Adventist Health Community Care-Hanford (formerly Central Valley General Hospital) is a clinic in Hanford, California. It offers extensive Community Care clinic services serving communities in Kings, Tulare and southern Fresno counties. Adventist Health Community Care-Hanford is a part of a division of Adventist Health known as the "Adventist Health/Central Valley Network," Adventist Health Hanford, Adventist Health Selma, Adventist Health Reedley, and over 42 Adventist Health/Community Care clinics throughout a 2500 sqmi region in the Central Valley.

==History==
In 1998, Adventist Health’s growth in the San Joaquin Valley surged with the purchase of Central Valley General Hospital, formerly called Sacred Heart Hospital, in Hanford. A year later, Adventist Health purchased Selma Community Hospital, about 15 miles north of Hanford. Central Valley General Hospital and Selma Community Hospital also began opening rural health clinics to improve rural patients’ access to health care in the region.

In 2005, the hospital licenses of Hanford Community and Selma Community were combined, and Central Valley General Hospital took over the Selma Community clinics to consolidate operations among the three hospitals in an effort to improve access, quality and strength.

The local network now offers forty-two Adventist Health/Community Care clinic sites in Kings County, Fresno County, Tulare County, Kern County & Madera as well as physical therapy centers, a Sleep Apnea Center and many other services in the 2500 sqmi region.

On March 7, 2016, the labor and deliver services moved to the new Family Birth Center at Adventist Medical Center – Hanford on Mall Drive. The birth center is a $44 million state-of-the-art facility that focuses on patient experience. It features 11 private labor and delivery rooms, two surgery suites, a six-bed neonatal intensive care unit operated by Valley Children's Healthcare, 16 postpartum rooms, a café, gift shop and more.

With this move, Central Valley General hospital is no longer an inpatient hospital, and was renamed Adventist Health Community Care - Hanford. The six clinic services remain at the campus, including Community Care – Hanford primary care, Behavioral Health, Dental, Family Medicine Residency, Healthy Beginnings and Specialty.

____________________

Problems to solve:
1 > In the Hanford clinic text, how many private labor and delivery rooms does the Family Birth Center have?
2 > Reproduce the Hanford clinic text word for word from "The local network" to "2500 sqmi region.".
The entries after the Hanford clinic text are separate material and have no connection to it.

____________________

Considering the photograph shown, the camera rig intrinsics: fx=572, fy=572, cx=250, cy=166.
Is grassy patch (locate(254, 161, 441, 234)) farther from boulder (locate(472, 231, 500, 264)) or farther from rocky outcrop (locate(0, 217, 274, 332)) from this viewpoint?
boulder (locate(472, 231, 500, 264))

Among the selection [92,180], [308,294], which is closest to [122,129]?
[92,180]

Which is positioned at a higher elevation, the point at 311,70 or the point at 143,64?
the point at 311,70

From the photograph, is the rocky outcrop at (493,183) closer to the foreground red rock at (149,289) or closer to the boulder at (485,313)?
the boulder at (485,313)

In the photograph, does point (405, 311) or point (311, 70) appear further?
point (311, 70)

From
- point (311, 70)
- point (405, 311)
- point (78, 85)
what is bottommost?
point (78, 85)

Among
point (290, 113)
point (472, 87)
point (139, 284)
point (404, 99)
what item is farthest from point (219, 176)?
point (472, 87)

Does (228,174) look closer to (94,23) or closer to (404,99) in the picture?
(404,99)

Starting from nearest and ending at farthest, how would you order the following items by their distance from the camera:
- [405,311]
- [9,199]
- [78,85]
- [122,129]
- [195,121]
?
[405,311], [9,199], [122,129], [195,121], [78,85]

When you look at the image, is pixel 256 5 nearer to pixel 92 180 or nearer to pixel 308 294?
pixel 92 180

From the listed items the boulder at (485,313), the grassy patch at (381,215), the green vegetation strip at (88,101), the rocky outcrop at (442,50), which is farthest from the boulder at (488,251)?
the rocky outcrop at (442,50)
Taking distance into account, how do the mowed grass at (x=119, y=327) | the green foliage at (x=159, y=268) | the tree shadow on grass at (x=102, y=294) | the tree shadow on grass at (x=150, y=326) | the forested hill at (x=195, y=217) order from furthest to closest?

____________________

Set of answers:
1 > 11

2 >
The local network now offers forty-two Adventist Health/Community Care clinic sites in Kings County, Fresno County, Tulare County, Kern County & Madera as well as physical therapy centers, a Sleep Apnea Center and many other services in the 2500 sqmi region.